Return every line of the records that contains the string "instances", where case counts.

**Entries provided:**
%%
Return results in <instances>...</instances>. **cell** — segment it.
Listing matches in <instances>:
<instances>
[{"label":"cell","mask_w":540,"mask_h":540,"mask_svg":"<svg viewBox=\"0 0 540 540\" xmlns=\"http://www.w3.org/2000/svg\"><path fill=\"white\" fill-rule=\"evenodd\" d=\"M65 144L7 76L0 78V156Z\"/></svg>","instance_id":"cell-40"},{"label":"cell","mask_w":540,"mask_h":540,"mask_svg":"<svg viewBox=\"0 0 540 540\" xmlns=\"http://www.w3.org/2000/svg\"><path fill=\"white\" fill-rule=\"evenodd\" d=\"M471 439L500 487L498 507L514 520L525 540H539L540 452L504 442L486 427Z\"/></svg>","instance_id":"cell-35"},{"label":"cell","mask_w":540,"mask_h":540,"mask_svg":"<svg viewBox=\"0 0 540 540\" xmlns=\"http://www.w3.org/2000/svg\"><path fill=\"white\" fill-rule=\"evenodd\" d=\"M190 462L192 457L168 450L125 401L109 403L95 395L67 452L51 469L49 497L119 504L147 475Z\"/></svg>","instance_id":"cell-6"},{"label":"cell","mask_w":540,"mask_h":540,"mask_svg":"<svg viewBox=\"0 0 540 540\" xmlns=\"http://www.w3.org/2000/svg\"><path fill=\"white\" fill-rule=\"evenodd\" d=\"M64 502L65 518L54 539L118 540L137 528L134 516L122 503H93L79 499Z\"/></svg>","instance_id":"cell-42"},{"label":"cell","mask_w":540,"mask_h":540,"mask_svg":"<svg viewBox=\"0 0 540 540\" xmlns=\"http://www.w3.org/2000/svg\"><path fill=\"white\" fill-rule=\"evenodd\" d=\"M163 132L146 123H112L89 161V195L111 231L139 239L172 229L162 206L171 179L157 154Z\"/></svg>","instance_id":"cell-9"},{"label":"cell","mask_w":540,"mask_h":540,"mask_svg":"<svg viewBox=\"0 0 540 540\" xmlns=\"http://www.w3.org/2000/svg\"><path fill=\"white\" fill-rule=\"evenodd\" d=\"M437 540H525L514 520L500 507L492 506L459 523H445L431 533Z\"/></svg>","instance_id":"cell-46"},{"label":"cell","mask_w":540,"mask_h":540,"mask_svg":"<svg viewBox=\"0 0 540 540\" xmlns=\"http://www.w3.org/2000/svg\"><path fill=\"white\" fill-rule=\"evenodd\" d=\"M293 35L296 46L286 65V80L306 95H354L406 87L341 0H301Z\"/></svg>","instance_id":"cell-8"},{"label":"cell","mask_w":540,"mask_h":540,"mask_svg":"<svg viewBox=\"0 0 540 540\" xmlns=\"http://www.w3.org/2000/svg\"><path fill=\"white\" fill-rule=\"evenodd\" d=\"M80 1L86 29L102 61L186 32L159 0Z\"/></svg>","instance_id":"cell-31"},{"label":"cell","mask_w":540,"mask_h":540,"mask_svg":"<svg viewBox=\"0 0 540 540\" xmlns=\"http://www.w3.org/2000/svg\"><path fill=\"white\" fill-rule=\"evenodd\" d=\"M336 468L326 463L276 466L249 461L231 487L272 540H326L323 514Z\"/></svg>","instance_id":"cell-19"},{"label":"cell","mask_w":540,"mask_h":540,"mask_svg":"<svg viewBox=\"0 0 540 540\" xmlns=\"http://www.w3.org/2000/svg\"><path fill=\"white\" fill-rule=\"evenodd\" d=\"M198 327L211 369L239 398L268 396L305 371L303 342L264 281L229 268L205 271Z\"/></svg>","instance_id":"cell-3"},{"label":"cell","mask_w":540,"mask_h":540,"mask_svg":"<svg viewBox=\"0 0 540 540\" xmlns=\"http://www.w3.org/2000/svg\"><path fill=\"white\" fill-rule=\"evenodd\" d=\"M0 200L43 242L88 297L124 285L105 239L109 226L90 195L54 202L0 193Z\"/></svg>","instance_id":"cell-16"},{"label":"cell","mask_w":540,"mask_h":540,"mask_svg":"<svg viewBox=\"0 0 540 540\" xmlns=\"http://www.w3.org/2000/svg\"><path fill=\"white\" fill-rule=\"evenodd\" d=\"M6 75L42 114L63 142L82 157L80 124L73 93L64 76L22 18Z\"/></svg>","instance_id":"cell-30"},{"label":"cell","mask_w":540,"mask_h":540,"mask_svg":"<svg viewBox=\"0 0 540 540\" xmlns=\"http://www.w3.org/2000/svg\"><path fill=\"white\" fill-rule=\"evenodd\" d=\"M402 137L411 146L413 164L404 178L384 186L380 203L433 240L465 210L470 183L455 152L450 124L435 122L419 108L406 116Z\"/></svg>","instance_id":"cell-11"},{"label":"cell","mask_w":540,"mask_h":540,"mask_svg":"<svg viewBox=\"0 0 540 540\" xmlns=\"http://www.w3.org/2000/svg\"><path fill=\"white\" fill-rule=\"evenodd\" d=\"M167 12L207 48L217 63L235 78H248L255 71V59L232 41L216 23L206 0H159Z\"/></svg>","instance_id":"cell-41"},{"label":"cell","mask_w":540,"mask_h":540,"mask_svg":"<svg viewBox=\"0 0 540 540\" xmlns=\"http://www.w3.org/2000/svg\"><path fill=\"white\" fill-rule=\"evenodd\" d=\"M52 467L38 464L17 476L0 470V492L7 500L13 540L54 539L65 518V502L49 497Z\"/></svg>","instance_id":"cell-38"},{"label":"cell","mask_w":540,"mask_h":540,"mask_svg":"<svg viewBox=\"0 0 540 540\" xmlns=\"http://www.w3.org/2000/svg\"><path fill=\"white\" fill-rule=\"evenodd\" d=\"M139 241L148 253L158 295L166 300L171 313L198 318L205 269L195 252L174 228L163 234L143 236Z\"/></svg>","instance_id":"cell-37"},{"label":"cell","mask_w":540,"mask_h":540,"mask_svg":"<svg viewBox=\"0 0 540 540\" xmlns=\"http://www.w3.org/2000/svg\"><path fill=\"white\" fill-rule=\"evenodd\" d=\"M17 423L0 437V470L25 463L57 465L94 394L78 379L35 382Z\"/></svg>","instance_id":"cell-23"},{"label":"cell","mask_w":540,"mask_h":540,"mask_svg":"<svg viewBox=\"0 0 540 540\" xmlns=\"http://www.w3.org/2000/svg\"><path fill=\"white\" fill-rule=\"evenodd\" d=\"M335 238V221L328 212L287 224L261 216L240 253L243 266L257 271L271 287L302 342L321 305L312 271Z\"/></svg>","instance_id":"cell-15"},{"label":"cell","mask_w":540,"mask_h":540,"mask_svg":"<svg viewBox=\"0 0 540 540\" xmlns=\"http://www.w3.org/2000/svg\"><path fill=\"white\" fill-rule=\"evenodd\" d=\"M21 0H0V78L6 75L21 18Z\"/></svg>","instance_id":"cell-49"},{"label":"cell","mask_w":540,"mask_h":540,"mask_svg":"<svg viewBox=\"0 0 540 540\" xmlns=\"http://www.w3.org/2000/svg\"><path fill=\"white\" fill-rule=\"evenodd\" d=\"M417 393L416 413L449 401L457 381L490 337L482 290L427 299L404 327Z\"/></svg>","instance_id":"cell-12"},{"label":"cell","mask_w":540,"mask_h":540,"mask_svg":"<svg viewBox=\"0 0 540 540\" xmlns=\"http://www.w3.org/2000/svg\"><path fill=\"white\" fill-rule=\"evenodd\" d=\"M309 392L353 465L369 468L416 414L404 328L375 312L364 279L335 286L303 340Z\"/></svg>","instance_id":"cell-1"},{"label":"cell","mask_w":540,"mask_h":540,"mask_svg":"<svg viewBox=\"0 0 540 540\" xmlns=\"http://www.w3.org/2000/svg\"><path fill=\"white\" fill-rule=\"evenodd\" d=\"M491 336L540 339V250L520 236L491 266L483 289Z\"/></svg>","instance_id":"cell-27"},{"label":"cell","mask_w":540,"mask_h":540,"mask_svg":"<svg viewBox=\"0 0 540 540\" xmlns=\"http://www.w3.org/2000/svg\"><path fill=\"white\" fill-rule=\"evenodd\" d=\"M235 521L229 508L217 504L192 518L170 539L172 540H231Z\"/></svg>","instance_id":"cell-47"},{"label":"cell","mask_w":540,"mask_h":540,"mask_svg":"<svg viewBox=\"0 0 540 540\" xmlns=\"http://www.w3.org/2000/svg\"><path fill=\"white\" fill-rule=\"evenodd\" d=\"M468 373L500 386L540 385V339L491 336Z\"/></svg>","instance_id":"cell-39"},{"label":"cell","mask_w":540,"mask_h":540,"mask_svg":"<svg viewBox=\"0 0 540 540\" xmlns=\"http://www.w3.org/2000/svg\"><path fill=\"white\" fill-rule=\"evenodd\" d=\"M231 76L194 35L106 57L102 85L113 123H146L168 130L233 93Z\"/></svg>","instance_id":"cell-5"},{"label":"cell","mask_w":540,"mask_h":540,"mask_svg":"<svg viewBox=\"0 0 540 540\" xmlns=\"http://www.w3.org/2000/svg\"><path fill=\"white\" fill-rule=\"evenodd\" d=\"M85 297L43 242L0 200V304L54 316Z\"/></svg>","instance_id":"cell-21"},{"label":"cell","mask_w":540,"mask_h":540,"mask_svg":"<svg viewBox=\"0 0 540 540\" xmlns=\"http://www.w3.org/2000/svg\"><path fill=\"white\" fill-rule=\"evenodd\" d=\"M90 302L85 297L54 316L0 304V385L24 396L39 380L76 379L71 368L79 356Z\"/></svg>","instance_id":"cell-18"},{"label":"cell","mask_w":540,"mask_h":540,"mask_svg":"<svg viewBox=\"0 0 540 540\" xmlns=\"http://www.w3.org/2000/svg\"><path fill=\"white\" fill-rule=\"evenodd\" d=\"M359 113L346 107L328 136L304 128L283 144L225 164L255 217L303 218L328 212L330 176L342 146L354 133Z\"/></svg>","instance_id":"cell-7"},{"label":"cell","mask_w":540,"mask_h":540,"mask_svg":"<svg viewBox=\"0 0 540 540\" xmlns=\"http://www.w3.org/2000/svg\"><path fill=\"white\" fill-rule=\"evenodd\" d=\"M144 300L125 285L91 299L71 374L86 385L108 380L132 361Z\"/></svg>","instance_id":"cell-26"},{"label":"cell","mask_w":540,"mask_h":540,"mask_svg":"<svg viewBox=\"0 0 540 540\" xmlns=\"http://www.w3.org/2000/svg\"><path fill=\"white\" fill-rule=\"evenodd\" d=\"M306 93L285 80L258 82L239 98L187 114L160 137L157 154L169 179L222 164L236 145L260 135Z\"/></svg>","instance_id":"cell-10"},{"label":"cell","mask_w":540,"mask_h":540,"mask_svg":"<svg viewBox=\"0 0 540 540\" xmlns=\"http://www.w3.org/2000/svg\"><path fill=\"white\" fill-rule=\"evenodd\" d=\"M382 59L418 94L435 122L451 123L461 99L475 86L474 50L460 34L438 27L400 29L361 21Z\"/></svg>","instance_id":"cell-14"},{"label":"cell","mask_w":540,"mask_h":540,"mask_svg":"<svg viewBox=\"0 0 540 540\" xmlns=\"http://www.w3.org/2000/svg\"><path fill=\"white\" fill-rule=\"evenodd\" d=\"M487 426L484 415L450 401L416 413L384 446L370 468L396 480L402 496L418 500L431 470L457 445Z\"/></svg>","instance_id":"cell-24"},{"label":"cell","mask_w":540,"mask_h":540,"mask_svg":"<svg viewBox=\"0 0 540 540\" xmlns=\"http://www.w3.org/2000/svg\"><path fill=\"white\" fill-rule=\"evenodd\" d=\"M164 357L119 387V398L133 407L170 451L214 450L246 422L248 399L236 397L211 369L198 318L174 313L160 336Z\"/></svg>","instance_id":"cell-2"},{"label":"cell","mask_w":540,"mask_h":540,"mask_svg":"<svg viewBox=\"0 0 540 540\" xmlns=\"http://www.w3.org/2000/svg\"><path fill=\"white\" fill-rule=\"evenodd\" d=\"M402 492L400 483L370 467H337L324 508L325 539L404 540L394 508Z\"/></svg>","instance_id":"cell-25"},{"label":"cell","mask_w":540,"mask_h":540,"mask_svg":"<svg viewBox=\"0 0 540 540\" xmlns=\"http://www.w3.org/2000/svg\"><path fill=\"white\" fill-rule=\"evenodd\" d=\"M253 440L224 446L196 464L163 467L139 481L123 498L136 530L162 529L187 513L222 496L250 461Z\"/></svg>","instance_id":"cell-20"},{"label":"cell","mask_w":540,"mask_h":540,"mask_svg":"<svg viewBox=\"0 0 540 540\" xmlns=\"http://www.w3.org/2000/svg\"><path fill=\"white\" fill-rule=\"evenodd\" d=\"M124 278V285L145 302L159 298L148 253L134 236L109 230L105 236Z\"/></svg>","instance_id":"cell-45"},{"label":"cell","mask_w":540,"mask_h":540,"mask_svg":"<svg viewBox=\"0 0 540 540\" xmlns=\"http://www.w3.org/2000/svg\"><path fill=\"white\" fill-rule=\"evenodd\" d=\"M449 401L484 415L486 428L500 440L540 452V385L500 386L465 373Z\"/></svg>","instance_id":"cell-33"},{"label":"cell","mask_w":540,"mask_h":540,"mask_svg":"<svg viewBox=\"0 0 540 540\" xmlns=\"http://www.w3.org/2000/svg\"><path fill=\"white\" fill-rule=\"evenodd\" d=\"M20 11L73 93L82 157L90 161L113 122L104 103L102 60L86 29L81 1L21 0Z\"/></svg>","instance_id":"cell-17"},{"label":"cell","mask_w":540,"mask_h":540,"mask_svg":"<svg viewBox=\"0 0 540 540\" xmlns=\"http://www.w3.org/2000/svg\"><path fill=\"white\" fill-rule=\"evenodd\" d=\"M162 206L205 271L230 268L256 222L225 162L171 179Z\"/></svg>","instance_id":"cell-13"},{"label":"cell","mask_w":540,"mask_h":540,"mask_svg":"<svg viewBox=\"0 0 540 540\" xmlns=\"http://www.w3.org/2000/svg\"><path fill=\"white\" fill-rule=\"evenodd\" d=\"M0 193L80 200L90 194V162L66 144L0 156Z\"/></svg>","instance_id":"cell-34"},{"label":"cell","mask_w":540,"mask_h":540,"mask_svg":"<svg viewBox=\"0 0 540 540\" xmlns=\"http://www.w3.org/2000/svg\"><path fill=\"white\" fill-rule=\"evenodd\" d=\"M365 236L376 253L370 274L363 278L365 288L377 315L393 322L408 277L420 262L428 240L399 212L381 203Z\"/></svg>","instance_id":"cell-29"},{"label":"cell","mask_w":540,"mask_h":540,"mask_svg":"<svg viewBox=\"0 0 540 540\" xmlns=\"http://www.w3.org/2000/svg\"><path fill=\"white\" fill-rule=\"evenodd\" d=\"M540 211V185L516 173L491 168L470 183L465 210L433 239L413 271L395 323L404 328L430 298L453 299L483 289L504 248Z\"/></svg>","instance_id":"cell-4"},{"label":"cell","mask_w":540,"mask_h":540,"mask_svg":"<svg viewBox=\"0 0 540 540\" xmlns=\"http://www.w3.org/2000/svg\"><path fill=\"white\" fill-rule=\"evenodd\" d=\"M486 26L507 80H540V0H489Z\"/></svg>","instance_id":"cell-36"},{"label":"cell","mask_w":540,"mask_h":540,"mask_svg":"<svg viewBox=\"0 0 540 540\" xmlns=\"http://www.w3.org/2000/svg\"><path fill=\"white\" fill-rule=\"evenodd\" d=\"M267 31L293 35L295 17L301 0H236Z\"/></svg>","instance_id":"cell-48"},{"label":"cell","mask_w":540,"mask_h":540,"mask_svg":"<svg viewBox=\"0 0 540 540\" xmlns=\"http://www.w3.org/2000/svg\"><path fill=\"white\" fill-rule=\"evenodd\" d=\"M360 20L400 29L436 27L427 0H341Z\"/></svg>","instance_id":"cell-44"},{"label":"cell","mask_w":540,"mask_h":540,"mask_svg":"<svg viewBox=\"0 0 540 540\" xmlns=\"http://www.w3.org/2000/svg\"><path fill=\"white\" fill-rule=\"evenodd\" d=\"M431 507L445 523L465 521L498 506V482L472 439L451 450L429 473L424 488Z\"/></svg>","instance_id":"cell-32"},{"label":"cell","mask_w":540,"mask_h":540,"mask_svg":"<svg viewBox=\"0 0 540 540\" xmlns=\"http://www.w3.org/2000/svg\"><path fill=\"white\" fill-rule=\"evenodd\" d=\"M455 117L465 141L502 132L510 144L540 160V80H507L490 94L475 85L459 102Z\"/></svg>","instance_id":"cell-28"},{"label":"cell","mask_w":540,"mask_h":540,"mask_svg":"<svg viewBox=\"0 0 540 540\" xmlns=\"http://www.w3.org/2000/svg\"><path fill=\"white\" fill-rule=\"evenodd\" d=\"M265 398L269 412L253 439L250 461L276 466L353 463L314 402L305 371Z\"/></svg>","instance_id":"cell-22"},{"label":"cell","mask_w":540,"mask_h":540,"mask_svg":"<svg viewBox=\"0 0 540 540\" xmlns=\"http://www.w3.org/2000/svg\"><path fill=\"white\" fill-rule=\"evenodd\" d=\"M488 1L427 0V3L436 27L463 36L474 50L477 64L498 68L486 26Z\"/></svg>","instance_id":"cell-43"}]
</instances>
%%
**Response:**
Return results in <instances>...</instances>. **cell** — segment it.
Listing matches in <instances>:
<instances>
</instances>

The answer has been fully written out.